Despite the movie’s narrative flaws (more on this in a bit), I’ll start at what the movie does great, which is basically containing everything and anything that a horror fan could want. It has a nice fairy-tale like set-up, which starts slow in the real world, while slowly progressing and shifting into an atmospheric and impressionistic dream state once they hit the mansion for treasure. The house is extremely creepy with production design and style that are absolutely stunning throughout. I was actually impressed by how versatile the visuals were in a movie that is almost 80% dark, without any real overt lighting (think The Descent), yet able to throw in splashes of bright, vivid color for momentary impact. Creative gore, ethereal scares, gothic aesthetics, jolts, and even creatures, all simultaneously bring to mind Guillermo Del Toro, Clive Barker, and even Dario Argento, all with an intensity that only grows more bizarre as the movie progresses, proving that said qualities stem from an undeniable talent for visual eccentricity and versatility. Because of such greatness, it’s with sadness that I tell you that Maury and Bustillo’s story writing chops just can’t match what they’re portraying visually, which in this case hurts the delicacy and interactive nature that their story needs for real impact.
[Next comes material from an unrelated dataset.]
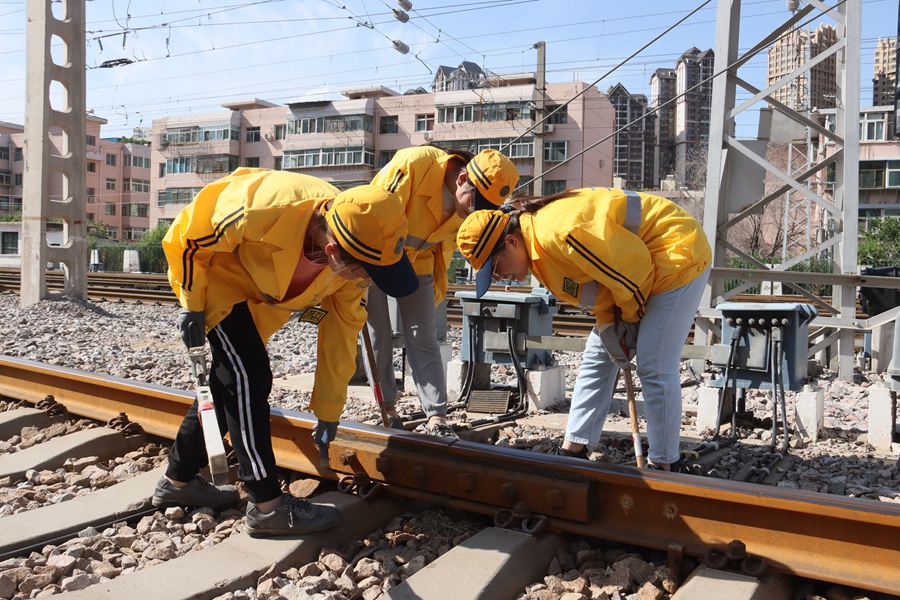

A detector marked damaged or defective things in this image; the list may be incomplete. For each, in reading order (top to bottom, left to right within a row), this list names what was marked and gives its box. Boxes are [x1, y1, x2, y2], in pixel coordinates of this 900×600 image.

rusty rail [0, 354, 896, 592]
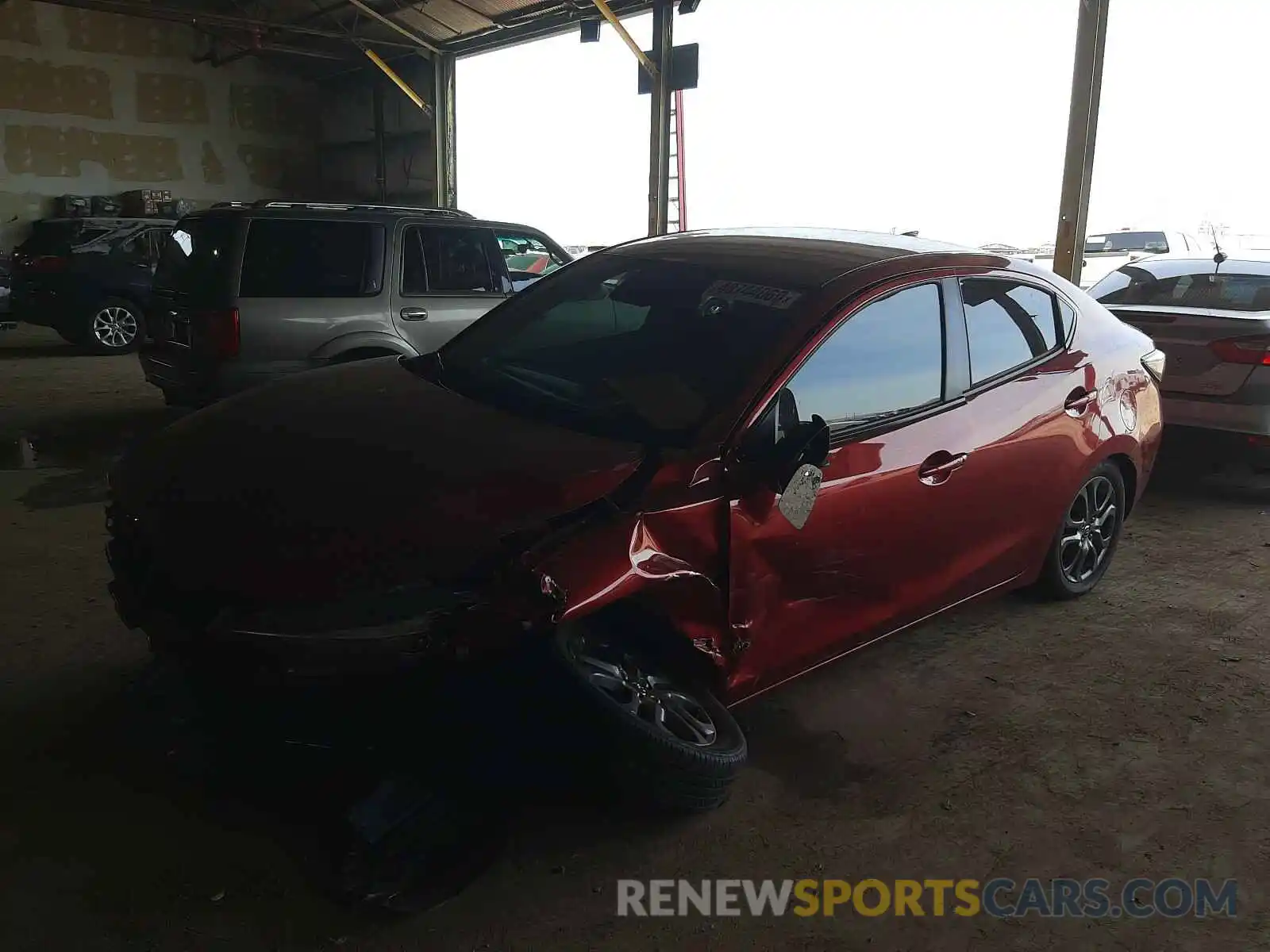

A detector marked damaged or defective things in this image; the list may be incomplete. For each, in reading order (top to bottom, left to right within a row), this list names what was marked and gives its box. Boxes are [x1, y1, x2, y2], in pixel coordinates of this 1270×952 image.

Much more than I wanted to, I felt really detached from the movie’s proceedings. There are movies that are brilliantly written, just plain bad, and a few that are stuck painfully in the middle, making you wish they were just that much better, as it’s easier in the latter to see what could’ve and should’ve been. Livid is one of those movies stuck in the middle in terms of storytelling. I honestly believe that every idea in the movie is pretty great visually and narratively, but most of it never truly connects, only making each part feel arbitrary or out of place. Most damning off all, is a real reason to care for our young heroine Lucie as she’s sandwiched between two moronic and greedy characters. It hurts most in the movie’s climax where I can tell that it was meant to be something very beautifully and emotionally engaging. Fairy tale movies like this are never needed to tie up loose ends, and work much better when things are left to interpretation, but what is necessary is to at least feel emotionally immersed in the protagonist’s journey. I just didn’t feel that.

In the end, Livid is a beautiful and gorgeously lush misfire. It’s an experience worth having in my opinion, but isn’t the one that could’ve been. I still have hopes for Maury and Bustillo, especially after watching this, and I’d love to see them paired up with a writer who can match their visual artistic merit narratively.